I believe that the one-quarter of advisors that responded to question one by saying they don’t need a client advisory board to know what their clients want are mistaken. A formal feedback loop lets you know what your clients are thinking. Without formally asking clients what they’re thinking—through surveys, a CAB, or other means, you’re just guessing.
In question six, 57% of advisors say they believe clients will give them referrals despite large losses in their portfolios. If you are among the 43% of advisors who believe your clients will not give you referrals now, it may be worthwhile to examine why you feel this way. Could you do a better job of focusing client relationships on retirement planning, estate planning, risk management, and articulating and planning to achieve long term goals? How can you become less dependent on investment performance for referrals? Can you do a better job of educating clients about market risks?
It’s unfortunate that 43% of respondents to question eight say that establishing a client advisory board would require too much work amid the crisis. With clients in trouble, this is arguably the perfect time to set up a CAB. It would provide an opportunity to demonstrate your commitment to making your firm great even in the worst of times.

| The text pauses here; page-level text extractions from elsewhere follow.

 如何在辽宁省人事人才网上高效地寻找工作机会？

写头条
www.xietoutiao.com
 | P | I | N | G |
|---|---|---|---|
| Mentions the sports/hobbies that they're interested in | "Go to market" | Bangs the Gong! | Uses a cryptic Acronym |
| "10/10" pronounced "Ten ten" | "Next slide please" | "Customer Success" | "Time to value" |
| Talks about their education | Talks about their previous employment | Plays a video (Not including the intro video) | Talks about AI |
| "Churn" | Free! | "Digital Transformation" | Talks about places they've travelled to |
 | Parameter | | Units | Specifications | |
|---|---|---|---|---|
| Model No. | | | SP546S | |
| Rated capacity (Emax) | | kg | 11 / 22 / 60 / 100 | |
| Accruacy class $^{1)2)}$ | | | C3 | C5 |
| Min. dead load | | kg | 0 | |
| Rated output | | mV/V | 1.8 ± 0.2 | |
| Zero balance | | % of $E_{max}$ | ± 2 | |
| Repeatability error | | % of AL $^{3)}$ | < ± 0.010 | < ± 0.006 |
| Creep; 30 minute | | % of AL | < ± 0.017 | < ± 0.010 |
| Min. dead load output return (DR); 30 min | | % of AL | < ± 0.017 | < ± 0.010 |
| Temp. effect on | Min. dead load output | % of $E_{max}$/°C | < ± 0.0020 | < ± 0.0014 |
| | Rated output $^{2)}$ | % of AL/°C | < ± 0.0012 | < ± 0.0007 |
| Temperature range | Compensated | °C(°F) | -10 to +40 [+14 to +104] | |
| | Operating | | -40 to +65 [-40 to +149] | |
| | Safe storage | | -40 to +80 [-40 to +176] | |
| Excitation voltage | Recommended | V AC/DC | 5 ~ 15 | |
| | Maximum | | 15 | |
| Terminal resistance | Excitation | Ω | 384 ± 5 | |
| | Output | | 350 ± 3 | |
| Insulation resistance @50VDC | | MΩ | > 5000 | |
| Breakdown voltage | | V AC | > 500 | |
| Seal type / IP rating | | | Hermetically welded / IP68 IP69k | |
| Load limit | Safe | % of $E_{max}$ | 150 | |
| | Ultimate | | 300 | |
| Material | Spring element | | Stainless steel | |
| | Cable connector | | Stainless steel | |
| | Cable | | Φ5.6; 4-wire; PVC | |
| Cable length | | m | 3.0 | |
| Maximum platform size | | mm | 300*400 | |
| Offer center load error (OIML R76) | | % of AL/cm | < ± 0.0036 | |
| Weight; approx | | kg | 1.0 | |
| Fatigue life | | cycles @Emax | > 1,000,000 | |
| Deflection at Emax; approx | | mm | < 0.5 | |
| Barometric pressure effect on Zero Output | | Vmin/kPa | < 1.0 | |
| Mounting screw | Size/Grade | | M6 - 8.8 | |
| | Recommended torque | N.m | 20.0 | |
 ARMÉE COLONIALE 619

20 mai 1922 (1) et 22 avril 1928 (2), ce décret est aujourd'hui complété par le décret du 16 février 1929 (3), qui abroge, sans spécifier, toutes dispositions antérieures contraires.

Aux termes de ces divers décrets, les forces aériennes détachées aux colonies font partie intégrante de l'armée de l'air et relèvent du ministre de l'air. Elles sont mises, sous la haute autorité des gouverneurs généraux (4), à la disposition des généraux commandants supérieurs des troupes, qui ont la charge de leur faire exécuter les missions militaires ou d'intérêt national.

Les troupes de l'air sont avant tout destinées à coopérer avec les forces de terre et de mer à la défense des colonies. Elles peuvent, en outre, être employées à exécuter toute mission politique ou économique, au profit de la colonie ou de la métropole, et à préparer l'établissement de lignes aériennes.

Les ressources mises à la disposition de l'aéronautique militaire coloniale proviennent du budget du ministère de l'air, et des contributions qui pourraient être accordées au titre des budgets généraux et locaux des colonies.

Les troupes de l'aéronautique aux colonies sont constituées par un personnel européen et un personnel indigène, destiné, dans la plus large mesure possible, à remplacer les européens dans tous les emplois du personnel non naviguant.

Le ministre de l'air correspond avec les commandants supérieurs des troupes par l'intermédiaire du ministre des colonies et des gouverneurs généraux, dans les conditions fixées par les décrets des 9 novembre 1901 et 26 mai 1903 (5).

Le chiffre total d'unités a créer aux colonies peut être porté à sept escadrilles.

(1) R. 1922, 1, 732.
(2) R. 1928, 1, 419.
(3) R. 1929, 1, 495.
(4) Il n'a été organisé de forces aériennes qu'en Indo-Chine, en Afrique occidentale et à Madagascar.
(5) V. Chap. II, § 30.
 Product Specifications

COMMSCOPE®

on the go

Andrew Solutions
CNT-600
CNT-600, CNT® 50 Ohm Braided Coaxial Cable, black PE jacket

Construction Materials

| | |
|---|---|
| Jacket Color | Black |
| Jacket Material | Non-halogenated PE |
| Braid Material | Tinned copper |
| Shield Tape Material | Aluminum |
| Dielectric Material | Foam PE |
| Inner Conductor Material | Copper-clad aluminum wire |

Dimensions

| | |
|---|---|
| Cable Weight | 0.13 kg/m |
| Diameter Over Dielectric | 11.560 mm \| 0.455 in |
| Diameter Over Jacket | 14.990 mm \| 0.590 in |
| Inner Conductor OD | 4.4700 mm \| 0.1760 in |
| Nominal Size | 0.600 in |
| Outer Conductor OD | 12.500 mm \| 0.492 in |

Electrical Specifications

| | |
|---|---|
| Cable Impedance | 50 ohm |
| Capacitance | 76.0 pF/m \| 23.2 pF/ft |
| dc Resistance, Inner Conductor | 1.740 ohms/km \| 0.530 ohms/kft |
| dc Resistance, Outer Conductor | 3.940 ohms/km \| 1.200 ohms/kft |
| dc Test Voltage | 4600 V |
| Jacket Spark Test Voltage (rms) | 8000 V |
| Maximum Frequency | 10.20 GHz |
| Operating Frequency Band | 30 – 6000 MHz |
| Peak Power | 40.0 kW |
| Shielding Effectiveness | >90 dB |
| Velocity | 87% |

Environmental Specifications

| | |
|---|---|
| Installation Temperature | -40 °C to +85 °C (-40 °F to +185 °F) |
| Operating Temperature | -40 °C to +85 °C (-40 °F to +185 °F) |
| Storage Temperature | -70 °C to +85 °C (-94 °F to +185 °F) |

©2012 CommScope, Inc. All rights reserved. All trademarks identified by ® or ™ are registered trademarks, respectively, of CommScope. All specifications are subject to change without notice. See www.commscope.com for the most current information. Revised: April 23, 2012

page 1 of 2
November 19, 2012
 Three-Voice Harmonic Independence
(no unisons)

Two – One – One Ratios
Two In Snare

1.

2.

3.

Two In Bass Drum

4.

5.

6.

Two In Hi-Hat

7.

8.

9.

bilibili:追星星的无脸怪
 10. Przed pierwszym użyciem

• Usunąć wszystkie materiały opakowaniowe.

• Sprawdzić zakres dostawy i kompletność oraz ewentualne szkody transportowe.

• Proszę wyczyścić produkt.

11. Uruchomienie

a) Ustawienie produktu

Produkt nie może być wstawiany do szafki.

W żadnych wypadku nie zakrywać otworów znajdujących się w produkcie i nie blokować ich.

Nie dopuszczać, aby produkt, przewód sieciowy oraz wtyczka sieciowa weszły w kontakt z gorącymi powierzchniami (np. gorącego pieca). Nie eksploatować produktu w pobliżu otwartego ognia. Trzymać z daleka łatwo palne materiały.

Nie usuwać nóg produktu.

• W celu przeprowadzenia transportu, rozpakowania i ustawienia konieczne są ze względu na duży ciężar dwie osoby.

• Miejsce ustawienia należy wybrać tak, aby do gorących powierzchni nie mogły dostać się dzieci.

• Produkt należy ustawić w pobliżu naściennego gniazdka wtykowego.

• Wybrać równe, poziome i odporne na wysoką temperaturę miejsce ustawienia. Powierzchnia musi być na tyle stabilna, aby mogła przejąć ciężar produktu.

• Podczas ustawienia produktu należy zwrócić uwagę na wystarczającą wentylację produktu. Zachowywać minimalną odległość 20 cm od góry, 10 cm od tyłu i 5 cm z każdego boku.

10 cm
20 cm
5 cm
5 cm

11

CAB members are more likely to bond with you now, in difficult times, than ever. This is precisely the right time to elevate communication and show clients you care.
Answers to questions 10, 11, and 12 could be the topic of several blogs. One interesting finding is that 58% of advisors say their website is fairly effective, effective or very effective in marketing to prospects. Yet only 38% say their website is fairly effective, effective or very effective in communicating with clients. That makes sense. Advisors are not yet utilizing Web 2.0 tools available to them to facilitate client service and engagement. According to the survey, 75% of advisors say they do not provide clients with an online vault, 89% say they do not write a blog, 67% are not using online meeting software, and 67% are not providing webinars for clients. While websites have been better for marketing than for client service, the growing use of client portals, online vaults, personalized content delivery, and other Web 2.0 tools will make the Web a much more important tool for serving clients.
While face to face quarterly or annual meetings remain by far the most effective way of communicating with clients, it’s interesting that personal notes run a close second and are among the most widely utilized tools for keeping in touch with clients. We’ll dig deeper into this in future surveys to determine if handwritten notes are more effective than emails. Your feedback on the use of personal emails with clients would be welcome.
For marketing to prospects, the most widely used vehicle of those listed is a website, followed by personal notes. Both are rated as having about the same effectiveness. Interestingly, brochures, seminars, and webinars are all used by fewer than half of those who responded. The low utilization of these proven marketing vehicles is noteworthy. While the great majority of advisors are not using these marketing tools, some of them appear to be fairly effective. For instance, 52% of those surveyed do not have a brochure, yet 36% of advisors say their brochure is either fairly effective, effective or very effective. Similarly, 40% of advisors are not using email newsletters but 40% say they are either fairly effective, effective, or very effective and the results show hard-copy newsletters are rated as slightly more effective while 40% of advisors do not utilize them.
This indicates many marketing vehicles are not being used by a majority of advisors, although the vehicles are at least fairly effective when used. A minority of advisory firms are able or disciplined enough to invest time and money needed to benefit from these marketing efforts. Those that do reap the rewards.